“Aye.” He read her mind. “Taste me, love. I ache for it.”
Her lips trembled as she opened her mouth to take him. Her tongue touched his tip and he jerked. “God a’mighty, lass, you’re killing me.”
She smiled, swirled her tongue around him, and reveled in the salty pre-come that emerged. She kissed and nibbled and then prepared herself to take all of him.
Someone pounded on her door.
“Aw, fuck!” Damian jerked away from Suzanne’s mouth. “If that’s your cousin again, I can’t be held responsible for my actions.”
Suzanne looked at her lover, crazed with passion and desire, and then she looked down at her own body, flushed with a fiery redness, her pussy swollen and wet.
Damn it, Isabella, why now?
“Just ignore it,” she said.
But the pounding continued. “Suze, it’s me. I have to talk to you. Please, I’ve been up all night. It’s extremely important!”
Damian stood up and headed toward the bathroom. “Go ahead and see to her. She won’t go away. We both know that.”
Suzanne ran up behind him, clasped her arms around his waist, and pressed her pebbled nipples into his muscled back. “I’m so sorry.”
“Me too.” He placed his hands over hers and broke her grasp. He turned and took her into his embrace. “We don’t have the best timing, do we, mo cridhe?”
She laughed, exhilarated that he wasn’t angry. “No. We’re going to have to get better at this.”
“Aye.” He brushed his lips across her cheek. “I love you,” he said, “and I will make love to you. I need to.”
She nodded. “I know. I need it too. Later, okay?”
“Later.” He broke the embrace, walked into the bathroom, and shut the door.
The shower whooshed.
Again.
Suzanne pulled on a pair of sweats and a tank top. “What is it?” she demanded, opening the door.
Her cousin didn’t apologize or offer any explanation for her behavior, which puzzled Suzanne.
“Get dressed,” Isabella said. “We need to talk.”
23
“It’s a Book of Shadows,” Isabella said in response to Suzanne’s query about the heavy volume her cousin had plunked into her lap.
The two women sat in Isabella’s bedroom, a plate of sweet cakes and a carafe of wine between them. Cakes and ale, Isabella had said, from a recipe of Merlina’s. She had labored over them in the powerless kitchen of the castle and then promptly called an electrician in Thurso once dawn had broken.
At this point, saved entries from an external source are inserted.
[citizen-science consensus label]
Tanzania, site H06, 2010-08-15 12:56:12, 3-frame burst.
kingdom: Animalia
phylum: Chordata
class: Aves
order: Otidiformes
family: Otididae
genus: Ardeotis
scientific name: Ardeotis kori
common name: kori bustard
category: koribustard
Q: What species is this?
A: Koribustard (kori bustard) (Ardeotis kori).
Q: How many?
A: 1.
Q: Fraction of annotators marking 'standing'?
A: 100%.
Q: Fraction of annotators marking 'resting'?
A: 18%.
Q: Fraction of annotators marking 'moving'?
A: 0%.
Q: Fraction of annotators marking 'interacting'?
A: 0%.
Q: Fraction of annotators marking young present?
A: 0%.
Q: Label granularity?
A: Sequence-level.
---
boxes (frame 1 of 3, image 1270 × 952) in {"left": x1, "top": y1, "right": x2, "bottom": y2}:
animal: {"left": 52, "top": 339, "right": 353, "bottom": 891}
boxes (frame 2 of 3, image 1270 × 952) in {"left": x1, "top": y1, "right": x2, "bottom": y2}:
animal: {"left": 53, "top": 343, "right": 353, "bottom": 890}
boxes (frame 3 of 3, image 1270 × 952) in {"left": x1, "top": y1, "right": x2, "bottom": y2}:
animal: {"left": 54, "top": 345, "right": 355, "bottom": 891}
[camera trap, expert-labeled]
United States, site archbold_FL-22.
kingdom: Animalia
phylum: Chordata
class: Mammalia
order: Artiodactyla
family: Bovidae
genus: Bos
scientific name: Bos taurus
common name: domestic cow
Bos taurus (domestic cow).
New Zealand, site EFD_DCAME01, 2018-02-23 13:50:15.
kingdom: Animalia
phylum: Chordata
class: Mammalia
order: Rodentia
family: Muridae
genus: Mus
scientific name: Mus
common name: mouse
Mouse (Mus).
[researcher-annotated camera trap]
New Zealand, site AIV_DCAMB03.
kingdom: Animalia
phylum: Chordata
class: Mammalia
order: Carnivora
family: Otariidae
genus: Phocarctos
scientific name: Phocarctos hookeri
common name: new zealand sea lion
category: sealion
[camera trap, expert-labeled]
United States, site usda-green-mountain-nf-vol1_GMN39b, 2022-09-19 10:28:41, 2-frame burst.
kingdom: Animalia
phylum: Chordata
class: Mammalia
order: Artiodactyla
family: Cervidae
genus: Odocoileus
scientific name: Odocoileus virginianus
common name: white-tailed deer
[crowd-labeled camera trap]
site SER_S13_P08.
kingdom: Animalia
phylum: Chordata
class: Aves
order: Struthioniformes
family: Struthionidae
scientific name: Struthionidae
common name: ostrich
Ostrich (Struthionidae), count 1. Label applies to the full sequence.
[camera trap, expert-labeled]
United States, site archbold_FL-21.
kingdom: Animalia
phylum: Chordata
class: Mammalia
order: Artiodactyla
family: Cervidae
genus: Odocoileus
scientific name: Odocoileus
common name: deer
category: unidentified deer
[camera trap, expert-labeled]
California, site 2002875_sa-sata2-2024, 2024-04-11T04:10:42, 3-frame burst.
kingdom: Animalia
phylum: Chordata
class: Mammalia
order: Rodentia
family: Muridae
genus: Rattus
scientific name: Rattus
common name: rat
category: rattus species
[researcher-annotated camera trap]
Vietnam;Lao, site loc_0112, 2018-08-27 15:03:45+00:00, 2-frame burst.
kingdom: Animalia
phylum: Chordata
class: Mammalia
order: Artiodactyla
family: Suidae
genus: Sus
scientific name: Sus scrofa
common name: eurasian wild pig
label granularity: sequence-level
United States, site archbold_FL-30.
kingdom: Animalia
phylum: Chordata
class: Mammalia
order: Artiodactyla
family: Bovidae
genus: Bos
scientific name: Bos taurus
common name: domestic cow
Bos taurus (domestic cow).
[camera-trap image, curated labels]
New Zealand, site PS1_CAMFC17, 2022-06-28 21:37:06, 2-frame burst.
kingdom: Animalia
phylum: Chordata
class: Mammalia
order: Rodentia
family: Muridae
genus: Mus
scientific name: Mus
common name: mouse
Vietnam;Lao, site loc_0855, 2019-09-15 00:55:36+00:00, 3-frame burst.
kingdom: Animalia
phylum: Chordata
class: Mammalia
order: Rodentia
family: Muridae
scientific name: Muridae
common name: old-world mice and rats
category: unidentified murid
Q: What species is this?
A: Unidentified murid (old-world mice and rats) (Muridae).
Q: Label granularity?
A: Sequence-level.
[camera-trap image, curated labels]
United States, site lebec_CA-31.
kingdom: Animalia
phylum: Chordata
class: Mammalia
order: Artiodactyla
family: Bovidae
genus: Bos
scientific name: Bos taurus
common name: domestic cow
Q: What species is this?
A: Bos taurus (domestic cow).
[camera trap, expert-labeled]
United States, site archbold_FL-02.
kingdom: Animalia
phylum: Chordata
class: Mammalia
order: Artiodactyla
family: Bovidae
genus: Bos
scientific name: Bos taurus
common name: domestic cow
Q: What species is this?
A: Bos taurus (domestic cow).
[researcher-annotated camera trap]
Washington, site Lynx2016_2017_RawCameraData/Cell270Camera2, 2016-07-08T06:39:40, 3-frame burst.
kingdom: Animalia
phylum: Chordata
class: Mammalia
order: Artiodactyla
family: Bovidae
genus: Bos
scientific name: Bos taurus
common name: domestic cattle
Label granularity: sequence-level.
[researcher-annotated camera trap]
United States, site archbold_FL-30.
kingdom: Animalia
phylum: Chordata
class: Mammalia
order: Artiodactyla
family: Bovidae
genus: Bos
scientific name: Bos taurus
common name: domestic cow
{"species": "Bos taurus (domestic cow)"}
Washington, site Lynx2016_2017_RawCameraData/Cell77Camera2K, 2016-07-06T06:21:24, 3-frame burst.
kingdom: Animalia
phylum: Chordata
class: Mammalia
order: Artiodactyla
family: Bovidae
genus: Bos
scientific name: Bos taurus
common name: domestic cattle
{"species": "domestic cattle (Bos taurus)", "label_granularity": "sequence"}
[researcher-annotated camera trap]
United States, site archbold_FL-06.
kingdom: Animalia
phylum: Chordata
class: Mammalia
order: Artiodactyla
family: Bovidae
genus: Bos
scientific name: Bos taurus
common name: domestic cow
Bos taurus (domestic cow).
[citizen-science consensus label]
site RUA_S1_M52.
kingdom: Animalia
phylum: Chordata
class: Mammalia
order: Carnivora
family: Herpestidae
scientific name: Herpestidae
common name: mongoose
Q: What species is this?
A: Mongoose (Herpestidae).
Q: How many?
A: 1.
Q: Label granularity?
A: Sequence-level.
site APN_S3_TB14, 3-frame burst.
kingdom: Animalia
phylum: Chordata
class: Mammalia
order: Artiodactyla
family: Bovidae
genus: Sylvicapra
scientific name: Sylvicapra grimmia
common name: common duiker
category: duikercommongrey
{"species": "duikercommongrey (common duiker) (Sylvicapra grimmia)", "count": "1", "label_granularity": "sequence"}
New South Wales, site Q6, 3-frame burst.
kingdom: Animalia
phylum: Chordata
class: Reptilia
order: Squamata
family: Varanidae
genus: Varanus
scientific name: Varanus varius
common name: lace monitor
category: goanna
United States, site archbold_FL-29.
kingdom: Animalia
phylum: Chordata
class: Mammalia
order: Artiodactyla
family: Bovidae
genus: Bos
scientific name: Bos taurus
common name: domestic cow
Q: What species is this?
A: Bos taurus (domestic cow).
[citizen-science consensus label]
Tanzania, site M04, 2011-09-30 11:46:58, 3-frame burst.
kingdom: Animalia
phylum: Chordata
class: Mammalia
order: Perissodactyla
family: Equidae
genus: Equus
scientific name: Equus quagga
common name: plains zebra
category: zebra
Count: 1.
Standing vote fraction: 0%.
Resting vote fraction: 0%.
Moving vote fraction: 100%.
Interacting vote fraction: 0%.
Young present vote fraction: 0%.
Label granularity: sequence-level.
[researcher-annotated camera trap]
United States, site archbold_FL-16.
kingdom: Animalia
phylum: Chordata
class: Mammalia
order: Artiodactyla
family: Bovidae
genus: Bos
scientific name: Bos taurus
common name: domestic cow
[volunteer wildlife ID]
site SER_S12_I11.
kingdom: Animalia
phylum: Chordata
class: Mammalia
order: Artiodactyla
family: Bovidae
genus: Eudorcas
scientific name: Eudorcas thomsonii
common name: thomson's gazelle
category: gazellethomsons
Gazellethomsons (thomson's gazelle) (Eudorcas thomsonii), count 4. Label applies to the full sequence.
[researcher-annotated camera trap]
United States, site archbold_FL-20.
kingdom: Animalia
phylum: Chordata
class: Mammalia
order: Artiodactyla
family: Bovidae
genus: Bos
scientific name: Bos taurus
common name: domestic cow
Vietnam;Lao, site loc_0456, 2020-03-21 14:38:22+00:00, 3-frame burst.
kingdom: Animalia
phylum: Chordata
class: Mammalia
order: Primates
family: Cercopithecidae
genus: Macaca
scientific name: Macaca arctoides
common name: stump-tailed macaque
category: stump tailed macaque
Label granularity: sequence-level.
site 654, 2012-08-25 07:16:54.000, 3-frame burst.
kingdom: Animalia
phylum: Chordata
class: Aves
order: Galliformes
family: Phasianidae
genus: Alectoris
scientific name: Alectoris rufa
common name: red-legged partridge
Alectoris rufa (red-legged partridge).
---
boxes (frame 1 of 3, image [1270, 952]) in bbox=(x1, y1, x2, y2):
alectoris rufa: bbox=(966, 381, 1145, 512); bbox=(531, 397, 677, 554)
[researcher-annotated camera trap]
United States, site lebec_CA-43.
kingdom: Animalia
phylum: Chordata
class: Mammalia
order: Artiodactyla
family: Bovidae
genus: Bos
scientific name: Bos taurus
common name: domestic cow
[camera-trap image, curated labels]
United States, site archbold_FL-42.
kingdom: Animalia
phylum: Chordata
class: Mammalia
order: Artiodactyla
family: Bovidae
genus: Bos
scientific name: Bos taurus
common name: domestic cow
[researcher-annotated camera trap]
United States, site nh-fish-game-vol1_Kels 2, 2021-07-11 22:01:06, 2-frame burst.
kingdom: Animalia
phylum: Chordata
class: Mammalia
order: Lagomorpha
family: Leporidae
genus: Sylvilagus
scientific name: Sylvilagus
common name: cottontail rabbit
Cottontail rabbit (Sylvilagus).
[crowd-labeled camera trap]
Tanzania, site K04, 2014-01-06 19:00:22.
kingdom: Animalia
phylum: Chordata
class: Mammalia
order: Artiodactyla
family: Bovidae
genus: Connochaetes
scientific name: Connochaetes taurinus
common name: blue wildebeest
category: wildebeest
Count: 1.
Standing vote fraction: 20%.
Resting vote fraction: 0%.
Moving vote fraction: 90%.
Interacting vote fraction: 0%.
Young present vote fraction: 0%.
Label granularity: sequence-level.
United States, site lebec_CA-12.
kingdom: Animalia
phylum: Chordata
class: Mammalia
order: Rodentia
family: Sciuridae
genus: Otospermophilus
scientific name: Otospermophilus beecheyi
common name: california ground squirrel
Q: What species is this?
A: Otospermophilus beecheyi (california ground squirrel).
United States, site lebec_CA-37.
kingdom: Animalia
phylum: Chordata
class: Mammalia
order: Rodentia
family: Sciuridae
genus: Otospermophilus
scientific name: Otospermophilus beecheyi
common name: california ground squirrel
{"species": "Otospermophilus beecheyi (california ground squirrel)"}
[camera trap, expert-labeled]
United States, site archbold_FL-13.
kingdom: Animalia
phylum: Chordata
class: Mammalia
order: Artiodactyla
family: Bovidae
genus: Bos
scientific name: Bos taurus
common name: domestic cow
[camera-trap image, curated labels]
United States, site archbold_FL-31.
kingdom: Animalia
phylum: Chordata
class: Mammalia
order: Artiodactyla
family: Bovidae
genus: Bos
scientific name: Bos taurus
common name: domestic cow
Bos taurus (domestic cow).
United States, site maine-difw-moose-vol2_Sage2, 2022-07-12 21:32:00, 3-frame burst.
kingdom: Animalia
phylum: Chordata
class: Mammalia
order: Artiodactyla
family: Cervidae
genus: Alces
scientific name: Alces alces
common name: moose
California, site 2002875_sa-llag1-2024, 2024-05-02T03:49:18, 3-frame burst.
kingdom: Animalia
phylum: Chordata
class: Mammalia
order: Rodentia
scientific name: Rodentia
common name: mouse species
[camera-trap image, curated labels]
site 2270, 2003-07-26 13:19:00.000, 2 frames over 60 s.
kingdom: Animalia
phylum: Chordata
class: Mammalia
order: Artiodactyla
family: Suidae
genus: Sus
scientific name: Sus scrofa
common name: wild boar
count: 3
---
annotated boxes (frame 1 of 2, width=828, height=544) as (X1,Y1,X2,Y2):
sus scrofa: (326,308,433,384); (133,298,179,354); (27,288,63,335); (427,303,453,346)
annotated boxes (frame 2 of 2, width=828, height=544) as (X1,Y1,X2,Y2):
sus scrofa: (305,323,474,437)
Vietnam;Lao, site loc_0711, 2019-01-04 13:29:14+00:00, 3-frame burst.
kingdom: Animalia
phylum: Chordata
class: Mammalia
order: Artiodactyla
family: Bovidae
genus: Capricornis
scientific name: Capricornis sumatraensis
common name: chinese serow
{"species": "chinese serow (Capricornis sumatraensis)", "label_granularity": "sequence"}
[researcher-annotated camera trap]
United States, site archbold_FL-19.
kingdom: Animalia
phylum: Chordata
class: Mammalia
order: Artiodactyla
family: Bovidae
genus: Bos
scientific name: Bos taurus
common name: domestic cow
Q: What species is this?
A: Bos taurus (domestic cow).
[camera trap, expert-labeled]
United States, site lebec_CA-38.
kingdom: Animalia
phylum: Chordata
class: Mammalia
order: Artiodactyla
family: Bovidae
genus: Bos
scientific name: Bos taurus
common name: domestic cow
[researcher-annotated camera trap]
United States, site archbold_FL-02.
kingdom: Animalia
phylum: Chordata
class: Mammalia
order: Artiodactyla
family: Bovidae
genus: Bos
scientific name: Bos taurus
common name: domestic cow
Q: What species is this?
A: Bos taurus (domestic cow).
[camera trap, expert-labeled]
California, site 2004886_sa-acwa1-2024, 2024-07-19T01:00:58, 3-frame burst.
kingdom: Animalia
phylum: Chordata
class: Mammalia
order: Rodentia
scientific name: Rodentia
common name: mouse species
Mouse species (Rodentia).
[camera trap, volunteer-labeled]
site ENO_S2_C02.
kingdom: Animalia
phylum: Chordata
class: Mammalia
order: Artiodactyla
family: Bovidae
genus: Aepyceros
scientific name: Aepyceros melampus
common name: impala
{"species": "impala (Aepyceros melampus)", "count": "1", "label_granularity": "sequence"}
He was due later today to give an estimate and begin work.
“What’s a Book of Shadows?”
“It a witch’s handbook, of sorts,” Isabella said. “Each witch creates her own book, adding to it the spells she writes, her own special potions and tinctures, recipes, and anything else that’s important to her craft.”
“So your grandmother was a witch, then?”
“So it would appear.”
Suzanne sighed and faced her cousin. “So. You interrupted me this morning to tell me your grandmother was a witch? Jesus, Bell.”
“No, no, no. I would never do that.” Isabella stood, paced around the room in a semi-circle, and then sat back down. “But why would you care if I had interrupted you? Don’t tell me you changed your mind about Damian. Again.”
“So what if I did?”
“Oh, Suze.”
“Look. I know it’s a mistake. But it’s mine to make. I’ll only be here for a few weeks. Why not have some fun?”
“Because that’s not you, Suzanne. You don’t have fun.”
“Hey!”
“You know what I mean. You’ve never been able to separate sex and love. What makes you think you can start now?”
“I don’t know.” She smiled. “Maybe you could hex me or something.”
Isabella laughed and shook her head. “Oh no, you don’t. Magic doesn’t exist solely when it serves your purpose. You either embrace it in your life or you don’t. You can’t have it both ways.”
“Maybe I’ll embrace it, then.”
“Nothing would make me happier, cuz, but I still won’t hex you. That’s black magic.”
Suzanne let out a sharp breath. “Whatever. Let’s get back to why you roused me out of an insanely gorgeous man’s bed this morning.”
“Okay.” Isabella sat down on the floor next to Suzanne and opened the second large volume. “The book you’re holding has all of Merlina’s spells and incantations, her recipes, etcetera. But this one…”
“Yeah?”
“This one was a complete surprise.”
“How so?”
“Well, there’s a detailed family tree in it, but you’d have no interest in that. There’s also a history of Padraig. Apparently—” Isabella cleared her throat. “We’re living in spook central.”
“Spook central?” Suzanne swallowed her mouthful of cake.
“It’s hard to fathom, even for a believer like me, so I know how fantastic this is going to sound to you. Apparently the little town of Padraig is a hangout for entities who are”—she cleared her throat again—“other than human.”
“Excuse me?”
“Vampires, for the most part, some ghosts, an occasional demon.”
“Oh come on, Bell.”
“I know, it’s crazy. But Merlina has a whole history in here.” She flipped pages of the book in Suzanne’s lap. “Evidently, the vampires aren’t a bad sort, in general. They’re just a different race. An ancient one.”